== DOCUMENT PASSAGE ==
The Absence of Light
We are besieged by an elite that values being au courant rather than being correct.
By Mark W. Fowler
“In absentia lucis, tenebrae vincunt.” In the absence of light, darkness prevails.
A society led by a movement that throws a tantrum every time it does not get its way is living in darkness. A movement that deliberately overstates its case while lamenting a perceived injustice is living in darkness. The recent reversal of Roe vs. Wade, shifting the locus of decision-making to the state legislatures and away from the unelected Supreme Court, is neither the end of the world nor a justification for altering the Supreme Court. Only nine-year-olds threaten to take their toys home when things do not go their way.
Judge Ketanji Brown Jackson will replace Stephen Breyer when he retires. A Harvard Law graduate, she is presumably qualified and seems personable. Her nomination and qualifications are beclouded by two things: Too much emphasis was placed on her being the “first Black woman nominated to the Supreme Court,” and she lamentably claimed that she could not define a woman. How utterly absurd. Notwithstanding her apparent ability to self-identify as a woman, select the appropriate restroom, and marry a person who happens to be a male, she cannot identify what a woman is. In any other context she would be laughed out of the room. But this is a perfect example of living in darkness. We are besieged by an elite that values being au courant rather than being correct.
To whatever extent all humans ought to be afforded dignity and respect, consistent with the golden rule, we could all agree that individuals of whatever sexual orientation ought to be afforded that dignity. However, living in a society means that all must surrender some autonomy in favor of the whole. I may not insist on driving 100 miles an hour in a school zone just because I wish to as a result of my firmly held belief that I am a race car driver. A 20-year-old may not play little league baseball simply because he genuinely identifies as an eight-year-old. To argue that a person born male must be allowed to compete against women in sports is to live in darkness disguised as enlightenment. In boxing, this is punching below your weight.

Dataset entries
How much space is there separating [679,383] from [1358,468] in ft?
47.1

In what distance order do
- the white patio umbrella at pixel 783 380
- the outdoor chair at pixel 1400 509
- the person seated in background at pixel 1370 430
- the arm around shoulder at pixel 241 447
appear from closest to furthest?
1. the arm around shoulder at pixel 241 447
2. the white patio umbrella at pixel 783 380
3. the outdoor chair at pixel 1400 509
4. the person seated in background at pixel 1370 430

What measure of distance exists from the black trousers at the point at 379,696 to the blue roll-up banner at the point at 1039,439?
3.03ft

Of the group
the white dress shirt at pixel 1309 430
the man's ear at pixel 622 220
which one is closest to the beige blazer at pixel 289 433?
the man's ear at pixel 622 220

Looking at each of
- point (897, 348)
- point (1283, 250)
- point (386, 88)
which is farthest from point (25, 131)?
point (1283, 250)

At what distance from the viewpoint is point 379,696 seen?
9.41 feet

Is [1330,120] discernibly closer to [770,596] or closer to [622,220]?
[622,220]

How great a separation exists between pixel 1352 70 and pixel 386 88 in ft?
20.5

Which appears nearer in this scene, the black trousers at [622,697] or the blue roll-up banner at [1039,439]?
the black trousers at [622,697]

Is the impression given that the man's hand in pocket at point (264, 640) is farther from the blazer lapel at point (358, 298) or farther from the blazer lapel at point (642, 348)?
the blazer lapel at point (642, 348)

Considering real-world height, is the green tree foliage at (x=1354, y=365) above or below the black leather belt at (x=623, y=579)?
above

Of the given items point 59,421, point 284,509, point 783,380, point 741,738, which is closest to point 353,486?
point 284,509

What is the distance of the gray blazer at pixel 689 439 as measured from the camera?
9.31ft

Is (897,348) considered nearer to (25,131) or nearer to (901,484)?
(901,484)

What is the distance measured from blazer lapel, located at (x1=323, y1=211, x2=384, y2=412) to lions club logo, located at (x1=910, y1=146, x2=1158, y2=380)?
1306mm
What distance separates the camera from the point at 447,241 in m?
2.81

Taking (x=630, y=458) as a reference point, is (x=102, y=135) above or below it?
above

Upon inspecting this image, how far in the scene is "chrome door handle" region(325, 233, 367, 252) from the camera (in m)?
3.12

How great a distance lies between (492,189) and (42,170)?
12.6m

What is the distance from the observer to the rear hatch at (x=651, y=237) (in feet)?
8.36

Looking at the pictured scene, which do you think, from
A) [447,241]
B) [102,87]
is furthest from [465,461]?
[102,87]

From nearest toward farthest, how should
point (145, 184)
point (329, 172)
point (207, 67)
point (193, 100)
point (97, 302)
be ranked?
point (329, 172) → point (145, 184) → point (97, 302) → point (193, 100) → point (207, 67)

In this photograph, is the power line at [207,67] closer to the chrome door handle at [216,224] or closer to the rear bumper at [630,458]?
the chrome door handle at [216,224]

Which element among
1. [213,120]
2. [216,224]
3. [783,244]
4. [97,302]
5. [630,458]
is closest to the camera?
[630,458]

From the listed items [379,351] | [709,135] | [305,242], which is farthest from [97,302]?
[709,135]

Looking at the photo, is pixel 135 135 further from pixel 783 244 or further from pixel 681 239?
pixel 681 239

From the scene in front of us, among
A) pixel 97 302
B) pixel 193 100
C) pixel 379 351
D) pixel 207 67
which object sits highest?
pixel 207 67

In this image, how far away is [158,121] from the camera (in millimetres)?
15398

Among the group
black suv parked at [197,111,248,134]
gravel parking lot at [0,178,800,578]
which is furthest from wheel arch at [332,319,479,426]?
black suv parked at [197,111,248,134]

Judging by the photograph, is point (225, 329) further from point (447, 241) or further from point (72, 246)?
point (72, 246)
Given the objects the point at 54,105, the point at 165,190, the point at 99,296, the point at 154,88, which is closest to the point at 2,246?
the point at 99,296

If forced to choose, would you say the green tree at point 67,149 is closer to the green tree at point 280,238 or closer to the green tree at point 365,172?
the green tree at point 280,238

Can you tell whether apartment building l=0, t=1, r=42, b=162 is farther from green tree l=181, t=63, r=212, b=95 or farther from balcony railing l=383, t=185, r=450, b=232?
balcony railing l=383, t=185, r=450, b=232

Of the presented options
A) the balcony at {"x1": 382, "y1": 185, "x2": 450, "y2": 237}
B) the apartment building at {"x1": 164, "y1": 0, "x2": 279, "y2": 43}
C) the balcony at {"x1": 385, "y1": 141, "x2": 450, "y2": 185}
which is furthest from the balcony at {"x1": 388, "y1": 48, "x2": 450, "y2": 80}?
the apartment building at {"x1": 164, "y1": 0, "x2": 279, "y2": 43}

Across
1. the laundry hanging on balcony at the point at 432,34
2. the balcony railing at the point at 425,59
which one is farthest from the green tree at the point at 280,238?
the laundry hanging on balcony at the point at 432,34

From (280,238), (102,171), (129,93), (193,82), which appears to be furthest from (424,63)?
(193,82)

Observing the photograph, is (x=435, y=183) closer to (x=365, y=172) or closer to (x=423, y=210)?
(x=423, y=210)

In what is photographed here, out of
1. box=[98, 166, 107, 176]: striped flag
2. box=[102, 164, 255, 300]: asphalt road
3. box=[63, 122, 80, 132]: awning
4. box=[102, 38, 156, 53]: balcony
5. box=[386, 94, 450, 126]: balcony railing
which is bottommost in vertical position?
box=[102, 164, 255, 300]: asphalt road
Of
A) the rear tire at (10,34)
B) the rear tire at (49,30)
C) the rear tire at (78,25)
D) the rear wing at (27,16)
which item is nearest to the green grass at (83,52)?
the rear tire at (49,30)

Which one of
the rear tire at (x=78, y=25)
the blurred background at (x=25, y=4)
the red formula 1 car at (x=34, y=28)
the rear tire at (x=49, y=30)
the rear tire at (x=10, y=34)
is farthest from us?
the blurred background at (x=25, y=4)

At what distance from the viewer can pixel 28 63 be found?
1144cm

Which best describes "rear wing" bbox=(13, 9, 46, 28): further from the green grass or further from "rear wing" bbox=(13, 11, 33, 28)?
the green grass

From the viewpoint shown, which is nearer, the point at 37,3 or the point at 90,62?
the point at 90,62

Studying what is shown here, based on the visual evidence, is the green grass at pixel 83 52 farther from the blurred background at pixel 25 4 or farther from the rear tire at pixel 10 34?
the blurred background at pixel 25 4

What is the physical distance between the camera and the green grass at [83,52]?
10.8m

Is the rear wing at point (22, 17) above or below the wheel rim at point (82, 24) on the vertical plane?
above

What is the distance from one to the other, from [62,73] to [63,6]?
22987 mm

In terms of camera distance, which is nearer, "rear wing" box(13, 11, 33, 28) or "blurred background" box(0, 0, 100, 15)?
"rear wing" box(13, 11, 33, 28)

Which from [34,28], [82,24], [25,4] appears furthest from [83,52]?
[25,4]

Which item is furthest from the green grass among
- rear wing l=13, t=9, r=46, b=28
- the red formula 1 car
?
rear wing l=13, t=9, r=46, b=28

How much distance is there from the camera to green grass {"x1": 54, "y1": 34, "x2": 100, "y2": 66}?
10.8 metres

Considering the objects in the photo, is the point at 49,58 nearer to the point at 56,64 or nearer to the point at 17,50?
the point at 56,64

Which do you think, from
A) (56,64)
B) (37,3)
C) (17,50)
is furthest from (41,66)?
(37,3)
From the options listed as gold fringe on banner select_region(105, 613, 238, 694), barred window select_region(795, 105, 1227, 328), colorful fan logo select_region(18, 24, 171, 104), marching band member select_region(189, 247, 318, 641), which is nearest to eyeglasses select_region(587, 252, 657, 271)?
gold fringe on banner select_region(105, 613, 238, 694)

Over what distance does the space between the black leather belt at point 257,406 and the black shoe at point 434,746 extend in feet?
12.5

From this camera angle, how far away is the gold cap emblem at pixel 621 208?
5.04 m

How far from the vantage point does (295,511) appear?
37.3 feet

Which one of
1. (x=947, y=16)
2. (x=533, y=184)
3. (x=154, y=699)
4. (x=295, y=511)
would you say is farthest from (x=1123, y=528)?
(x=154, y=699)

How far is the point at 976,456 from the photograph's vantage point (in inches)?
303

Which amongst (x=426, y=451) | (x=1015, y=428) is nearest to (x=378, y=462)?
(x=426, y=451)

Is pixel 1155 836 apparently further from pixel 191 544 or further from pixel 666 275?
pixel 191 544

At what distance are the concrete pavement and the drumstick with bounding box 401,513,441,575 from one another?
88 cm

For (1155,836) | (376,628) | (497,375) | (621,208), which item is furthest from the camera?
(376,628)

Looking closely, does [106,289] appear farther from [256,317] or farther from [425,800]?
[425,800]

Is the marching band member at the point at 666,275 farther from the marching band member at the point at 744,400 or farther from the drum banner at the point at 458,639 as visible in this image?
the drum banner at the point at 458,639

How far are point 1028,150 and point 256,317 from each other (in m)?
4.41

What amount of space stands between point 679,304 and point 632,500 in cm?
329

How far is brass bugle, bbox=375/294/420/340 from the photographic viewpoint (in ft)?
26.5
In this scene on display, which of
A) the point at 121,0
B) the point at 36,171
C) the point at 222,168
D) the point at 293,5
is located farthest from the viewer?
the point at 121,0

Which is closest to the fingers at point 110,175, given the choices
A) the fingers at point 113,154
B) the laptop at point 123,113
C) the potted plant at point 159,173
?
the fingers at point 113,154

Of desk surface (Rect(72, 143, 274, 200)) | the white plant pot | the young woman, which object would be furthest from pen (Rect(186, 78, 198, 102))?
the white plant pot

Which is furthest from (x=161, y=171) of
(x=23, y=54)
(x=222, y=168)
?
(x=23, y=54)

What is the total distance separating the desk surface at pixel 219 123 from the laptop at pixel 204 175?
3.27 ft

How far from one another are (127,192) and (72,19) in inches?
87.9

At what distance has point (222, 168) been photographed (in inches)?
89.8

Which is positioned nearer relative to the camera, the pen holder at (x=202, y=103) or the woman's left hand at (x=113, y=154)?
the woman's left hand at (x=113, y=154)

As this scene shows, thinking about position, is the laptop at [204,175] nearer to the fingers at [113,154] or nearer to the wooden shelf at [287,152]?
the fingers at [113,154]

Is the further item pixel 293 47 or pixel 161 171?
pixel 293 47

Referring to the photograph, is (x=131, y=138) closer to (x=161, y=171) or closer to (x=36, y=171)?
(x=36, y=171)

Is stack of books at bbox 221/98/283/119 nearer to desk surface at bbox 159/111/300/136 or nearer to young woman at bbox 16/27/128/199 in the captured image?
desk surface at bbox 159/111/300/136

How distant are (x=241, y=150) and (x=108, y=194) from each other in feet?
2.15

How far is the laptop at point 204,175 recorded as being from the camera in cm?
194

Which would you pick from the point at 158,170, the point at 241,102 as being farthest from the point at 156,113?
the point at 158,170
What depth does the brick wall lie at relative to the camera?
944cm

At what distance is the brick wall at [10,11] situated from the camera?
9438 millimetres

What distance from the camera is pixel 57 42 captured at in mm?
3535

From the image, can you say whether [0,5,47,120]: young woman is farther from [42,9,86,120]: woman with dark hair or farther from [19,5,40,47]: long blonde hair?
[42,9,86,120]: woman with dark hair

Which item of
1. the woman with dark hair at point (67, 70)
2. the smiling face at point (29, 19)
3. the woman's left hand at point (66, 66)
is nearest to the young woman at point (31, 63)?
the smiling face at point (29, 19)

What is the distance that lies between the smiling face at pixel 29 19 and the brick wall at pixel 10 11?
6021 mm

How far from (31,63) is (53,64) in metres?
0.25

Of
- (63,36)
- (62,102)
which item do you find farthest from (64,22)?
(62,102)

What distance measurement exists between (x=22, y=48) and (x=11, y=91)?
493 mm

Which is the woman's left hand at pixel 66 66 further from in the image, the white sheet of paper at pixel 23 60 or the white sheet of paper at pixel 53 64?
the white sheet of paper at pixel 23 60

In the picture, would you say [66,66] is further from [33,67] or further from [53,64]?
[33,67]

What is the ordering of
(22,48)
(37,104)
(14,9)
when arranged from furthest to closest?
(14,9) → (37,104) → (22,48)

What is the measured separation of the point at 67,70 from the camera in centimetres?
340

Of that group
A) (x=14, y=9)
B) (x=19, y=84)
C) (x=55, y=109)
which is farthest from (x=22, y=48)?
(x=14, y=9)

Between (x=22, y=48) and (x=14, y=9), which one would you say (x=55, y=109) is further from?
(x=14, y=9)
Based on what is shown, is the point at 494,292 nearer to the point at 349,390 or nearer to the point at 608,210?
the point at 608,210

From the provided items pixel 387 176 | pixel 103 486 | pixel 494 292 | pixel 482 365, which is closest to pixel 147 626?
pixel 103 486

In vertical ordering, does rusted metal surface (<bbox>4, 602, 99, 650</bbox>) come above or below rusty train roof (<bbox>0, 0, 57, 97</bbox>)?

== PROBLEM DESCRIPTION ==
Resume the essay above on a society living in darkness, picking up right after its last sentence.

== ANSWER BELOW ==
Individuals with body dysmorphic disorder claim a body part is dysfunctional or that it is ugly and therefore must have surgery. Patients with bulimia or anorexia nervosa mistakenly believe that they are overweight and starve themselves to the point of malnutrition. No capable physician encourages that mistaken belief, and yet we have elevated gender issues to a civil religion. There are those among us who have embraced this line of reasoning to a point where it is sacrosanct and may not be challenged in any form by anyone for any reason. Those who do seek to discuss the issue in a critical manner are canceled.
In Florida recently, a bill passed by the legislature prohibits the discussion of sexual content in the presence of young children at school. Disney leadership as a whole resisted this measure via a false narrative: “Don’t say gay.” It was never about “Don’t say gay.” It was not anti-gay. It was a simply a measure to prevent the discussion of certain behaviors in the presence of small children. That such a law need be passed speaks to the extreme to which we have become hypersexualized. A human being is more than his/her genitalia. Sex education is best done at home, and teachers have no business discussing such matters with children who ought to be free in their naïveté.
Coach Joseph Kennedy engaged in a practice of praying briefly while kneeling after a football game. He prayed silently and was occasionally joined by players from his team, other coaches, and opposing players, as well as members of the public. He did not encourage or expect players to participate with him. The school district ordered him to stop, fearing litigation from those who opposed this practice. He refused and was fired. The U.S. Supreme Court held in his favor and hopefully the coach will be reinstated. Bearing in mind that Coach Kennedy was not mandating student participation and did not connect his behavior to his job as a coach other than temporally, why was it necessary to censure him for this behavior? Engaging in coercive religious behavior or tying grades or permission to participate in school activities to coerced religious behavior would be wrong. But it is a sign of religious intolerance to forbid a coach from praying privately after a game.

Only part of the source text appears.